**Dataset extract**
###
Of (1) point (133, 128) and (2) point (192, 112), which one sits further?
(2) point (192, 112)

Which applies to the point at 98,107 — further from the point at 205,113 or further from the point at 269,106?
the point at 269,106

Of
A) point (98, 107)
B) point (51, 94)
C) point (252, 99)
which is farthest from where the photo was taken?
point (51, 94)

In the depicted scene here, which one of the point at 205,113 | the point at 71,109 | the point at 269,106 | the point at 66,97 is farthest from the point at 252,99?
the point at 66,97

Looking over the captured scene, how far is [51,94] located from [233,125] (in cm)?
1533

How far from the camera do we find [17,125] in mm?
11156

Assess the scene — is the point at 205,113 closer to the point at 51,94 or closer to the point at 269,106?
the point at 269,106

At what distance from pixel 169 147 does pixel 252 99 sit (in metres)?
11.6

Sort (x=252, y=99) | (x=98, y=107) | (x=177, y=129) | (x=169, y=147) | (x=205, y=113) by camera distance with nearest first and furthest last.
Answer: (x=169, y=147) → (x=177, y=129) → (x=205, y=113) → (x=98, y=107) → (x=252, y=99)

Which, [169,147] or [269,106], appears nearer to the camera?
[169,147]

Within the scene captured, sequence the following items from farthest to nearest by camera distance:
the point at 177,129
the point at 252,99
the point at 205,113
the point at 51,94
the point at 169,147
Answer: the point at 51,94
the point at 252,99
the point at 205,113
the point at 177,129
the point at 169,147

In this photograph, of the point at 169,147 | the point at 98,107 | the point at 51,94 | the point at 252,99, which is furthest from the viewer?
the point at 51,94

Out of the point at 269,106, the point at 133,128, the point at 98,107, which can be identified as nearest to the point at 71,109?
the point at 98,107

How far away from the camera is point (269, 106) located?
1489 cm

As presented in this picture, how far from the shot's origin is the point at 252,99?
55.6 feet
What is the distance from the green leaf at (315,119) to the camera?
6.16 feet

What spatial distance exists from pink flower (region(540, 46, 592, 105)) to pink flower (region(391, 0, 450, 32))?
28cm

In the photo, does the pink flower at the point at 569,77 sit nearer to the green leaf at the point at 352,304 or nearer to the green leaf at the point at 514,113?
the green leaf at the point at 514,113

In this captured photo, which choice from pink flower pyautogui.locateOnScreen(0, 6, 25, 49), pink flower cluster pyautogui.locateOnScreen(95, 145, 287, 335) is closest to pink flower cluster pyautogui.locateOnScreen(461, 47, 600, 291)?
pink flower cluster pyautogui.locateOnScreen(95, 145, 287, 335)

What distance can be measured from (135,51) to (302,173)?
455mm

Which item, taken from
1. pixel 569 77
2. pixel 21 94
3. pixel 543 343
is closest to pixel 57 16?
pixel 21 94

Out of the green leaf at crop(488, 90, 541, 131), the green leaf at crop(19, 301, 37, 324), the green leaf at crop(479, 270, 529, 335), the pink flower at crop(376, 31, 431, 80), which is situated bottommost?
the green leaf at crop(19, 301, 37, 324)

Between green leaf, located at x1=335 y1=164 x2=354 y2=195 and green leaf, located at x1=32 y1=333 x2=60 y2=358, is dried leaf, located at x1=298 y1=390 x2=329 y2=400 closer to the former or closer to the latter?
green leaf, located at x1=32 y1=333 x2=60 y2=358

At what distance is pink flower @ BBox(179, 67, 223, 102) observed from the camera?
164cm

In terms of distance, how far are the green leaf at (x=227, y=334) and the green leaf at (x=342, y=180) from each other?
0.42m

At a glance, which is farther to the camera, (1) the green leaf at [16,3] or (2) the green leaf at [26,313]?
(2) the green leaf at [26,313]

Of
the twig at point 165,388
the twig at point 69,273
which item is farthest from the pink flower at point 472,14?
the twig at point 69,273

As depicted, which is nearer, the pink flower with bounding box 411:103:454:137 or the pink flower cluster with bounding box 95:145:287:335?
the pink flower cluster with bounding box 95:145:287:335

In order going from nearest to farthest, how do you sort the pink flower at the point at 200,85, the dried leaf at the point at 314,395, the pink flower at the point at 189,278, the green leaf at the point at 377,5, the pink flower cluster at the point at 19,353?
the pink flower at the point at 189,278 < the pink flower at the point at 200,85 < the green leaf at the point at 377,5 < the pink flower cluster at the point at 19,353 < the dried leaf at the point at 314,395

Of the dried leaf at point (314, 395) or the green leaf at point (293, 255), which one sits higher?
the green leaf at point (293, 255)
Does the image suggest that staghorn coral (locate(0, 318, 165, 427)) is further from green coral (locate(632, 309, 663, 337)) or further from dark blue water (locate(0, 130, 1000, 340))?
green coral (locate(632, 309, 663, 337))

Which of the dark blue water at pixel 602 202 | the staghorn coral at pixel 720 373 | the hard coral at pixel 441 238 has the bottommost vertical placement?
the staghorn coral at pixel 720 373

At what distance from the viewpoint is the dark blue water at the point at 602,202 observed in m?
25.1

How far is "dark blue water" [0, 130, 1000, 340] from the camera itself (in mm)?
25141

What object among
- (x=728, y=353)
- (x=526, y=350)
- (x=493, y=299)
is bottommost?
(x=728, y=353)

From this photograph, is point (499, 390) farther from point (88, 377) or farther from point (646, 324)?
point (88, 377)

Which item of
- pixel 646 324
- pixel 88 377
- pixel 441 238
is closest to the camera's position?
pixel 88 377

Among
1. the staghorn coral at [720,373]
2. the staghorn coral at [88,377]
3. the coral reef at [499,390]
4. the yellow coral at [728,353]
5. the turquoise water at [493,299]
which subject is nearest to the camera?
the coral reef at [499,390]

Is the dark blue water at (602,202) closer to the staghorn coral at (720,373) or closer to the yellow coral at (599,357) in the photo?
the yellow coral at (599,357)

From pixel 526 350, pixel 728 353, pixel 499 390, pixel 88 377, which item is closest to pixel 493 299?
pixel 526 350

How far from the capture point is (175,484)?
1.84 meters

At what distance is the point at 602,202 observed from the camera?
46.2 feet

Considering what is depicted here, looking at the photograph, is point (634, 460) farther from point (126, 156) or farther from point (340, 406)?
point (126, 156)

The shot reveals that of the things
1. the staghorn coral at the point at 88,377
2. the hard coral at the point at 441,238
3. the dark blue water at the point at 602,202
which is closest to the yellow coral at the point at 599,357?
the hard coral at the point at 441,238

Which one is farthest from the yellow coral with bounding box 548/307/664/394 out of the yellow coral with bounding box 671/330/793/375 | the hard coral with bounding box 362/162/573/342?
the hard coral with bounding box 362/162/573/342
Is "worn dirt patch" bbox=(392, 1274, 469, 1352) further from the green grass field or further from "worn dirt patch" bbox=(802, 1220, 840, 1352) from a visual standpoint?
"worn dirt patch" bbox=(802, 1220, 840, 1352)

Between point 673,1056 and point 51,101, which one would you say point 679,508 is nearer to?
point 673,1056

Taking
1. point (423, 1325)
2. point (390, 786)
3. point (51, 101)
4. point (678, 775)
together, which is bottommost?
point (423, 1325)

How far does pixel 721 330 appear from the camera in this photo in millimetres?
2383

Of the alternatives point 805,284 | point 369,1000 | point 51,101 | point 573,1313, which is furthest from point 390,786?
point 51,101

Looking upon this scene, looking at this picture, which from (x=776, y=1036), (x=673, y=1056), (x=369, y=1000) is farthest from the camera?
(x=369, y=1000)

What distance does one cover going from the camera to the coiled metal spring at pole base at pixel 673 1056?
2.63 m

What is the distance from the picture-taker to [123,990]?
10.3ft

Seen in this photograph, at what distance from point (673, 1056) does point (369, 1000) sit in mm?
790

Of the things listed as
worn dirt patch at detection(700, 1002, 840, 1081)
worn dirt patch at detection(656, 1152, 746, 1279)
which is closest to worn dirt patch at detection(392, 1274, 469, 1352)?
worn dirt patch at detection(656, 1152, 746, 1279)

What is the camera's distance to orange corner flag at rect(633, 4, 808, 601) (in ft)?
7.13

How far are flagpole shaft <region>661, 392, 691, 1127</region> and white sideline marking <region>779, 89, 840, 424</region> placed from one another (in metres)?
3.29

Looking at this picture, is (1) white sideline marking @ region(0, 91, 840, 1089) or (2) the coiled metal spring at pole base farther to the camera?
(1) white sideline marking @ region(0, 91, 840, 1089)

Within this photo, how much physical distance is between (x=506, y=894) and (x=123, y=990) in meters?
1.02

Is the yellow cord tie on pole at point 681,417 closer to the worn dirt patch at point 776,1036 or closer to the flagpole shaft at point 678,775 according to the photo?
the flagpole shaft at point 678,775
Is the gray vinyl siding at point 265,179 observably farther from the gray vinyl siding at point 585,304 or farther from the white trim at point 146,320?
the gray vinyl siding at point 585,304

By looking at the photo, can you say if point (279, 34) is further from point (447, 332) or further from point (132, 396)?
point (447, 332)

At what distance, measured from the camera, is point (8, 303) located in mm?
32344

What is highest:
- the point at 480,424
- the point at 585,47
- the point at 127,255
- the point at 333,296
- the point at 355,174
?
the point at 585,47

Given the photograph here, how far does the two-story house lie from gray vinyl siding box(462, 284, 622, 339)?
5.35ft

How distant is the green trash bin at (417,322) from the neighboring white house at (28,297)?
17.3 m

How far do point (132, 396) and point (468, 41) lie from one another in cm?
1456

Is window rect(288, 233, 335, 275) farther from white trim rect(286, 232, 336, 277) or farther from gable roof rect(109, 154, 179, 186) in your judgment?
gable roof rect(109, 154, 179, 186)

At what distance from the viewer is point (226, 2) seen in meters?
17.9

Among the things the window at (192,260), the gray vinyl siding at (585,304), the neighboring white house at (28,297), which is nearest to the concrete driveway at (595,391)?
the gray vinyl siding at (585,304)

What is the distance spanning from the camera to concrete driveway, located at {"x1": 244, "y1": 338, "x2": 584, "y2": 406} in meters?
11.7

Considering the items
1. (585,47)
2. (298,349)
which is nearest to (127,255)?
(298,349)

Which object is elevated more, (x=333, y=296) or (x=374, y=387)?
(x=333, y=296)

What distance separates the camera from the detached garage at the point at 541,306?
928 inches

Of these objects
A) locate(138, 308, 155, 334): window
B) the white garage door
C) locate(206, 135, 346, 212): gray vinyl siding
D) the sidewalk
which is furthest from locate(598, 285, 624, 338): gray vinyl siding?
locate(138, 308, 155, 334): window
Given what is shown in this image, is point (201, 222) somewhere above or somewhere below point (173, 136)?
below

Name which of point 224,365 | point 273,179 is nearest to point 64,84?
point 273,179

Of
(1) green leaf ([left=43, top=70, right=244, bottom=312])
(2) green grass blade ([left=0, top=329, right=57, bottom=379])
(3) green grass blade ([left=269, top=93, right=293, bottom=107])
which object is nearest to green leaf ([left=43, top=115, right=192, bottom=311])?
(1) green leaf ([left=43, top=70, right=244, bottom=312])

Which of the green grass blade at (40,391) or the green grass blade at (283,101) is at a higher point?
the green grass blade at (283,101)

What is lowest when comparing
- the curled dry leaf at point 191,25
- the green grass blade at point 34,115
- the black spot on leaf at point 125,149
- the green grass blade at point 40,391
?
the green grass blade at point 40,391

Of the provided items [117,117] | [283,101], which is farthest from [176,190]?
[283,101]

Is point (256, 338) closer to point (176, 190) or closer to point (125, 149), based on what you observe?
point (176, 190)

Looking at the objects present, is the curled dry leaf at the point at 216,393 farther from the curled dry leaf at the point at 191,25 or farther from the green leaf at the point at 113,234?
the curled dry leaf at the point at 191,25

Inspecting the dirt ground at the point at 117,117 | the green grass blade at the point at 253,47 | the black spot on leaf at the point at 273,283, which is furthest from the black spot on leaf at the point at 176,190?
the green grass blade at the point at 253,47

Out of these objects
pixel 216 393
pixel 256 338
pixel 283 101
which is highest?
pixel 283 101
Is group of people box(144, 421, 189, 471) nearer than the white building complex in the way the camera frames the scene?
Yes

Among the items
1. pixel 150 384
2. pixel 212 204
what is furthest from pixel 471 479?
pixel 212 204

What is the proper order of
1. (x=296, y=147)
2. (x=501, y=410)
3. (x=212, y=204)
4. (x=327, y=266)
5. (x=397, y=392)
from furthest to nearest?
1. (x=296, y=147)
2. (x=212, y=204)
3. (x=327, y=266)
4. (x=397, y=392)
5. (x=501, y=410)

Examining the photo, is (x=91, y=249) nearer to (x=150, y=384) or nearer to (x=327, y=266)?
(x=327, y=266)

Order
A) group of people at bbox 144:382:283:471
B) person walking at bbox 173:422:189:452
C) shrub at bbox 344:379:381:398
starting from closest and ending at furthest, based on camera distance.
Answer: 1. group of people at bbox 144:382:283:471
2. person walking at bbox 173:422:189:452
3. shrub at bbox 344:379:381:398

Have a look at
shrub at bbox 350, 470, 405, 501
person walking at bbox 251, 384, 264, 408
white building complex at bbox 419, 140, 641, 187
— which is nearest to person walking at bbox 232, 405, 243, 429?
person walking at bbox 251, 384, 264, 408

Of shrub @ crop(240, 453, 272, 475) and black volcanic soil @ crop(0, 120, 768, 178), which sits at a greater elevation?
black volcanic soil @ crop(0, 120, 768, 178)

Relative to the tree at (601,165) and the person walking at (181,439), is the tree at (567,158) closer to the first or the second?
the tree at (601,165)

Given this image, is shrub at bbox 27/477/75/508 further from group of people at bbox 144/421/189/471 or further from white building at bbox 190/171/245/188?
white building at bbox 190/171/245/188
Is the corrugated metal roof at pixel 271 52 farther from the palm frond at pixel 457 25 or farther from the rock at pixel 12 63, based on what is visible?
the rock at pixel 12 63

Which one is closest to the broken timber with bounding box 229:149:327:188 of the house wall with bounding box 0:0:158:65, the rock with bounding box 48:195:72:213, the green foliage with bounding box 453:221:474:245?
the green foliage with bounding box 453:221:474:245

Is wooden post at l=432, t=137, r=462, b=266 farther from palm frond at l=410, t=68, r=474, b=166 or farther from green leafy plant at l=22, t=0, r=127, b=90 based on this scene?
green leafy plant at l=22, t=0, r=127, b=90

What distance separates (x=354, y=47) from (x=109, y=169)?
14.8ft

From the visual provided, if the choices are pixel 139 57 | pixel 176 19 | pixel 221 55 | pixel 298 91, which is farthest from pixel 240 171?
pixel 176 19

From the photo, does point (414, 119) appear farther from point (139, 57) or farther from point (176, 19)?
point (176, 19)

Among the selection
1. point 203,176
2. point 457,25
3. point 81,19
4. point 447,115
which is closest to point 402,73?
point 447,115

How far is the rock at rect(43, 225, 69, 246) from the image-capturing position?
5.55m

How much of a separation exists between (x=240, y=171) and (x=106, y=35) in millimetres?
###
**Task to complete**
Your task is to output exactly the lines running from the one with "Is wooden post" through the final line of the material above, with both ends included.

**Answer to the problem**
Is wooden post at l=432, t=137, r=462, b=266 farther from palm frond at l=410, t=68, r=474, b=166 or farther from green leafy plant at l=22, t=0, r=127, b=90 based on this scene?
green leafy plant at l=22, t=0, r=127, b=90

What distance separates (x=354, y=47) from (x=109, y=169)?
14.8ft

From the visual provided, if the choices are pixel 139 57 | pixel 176 19 | pixel 221 55 | pixel 298 91, which is farthest from pixel 240 171?
pixel 176 19

From the photo, does point (414, 119) appear farther from point (139, 57) or farther from point (176, 19)?
point (176, 19)

Among the selection
1. point 203,176
2. point 457,25
3. point 81,19
4. point 447,115
which is closest to point 402,73?
point 447,115

How far is the rock at rect(43, 225, 69, 246) from the image-capturing position?
5.55m

How much of a separation exists between (x=240, y=171) and (x=106, y=35) in millimetres?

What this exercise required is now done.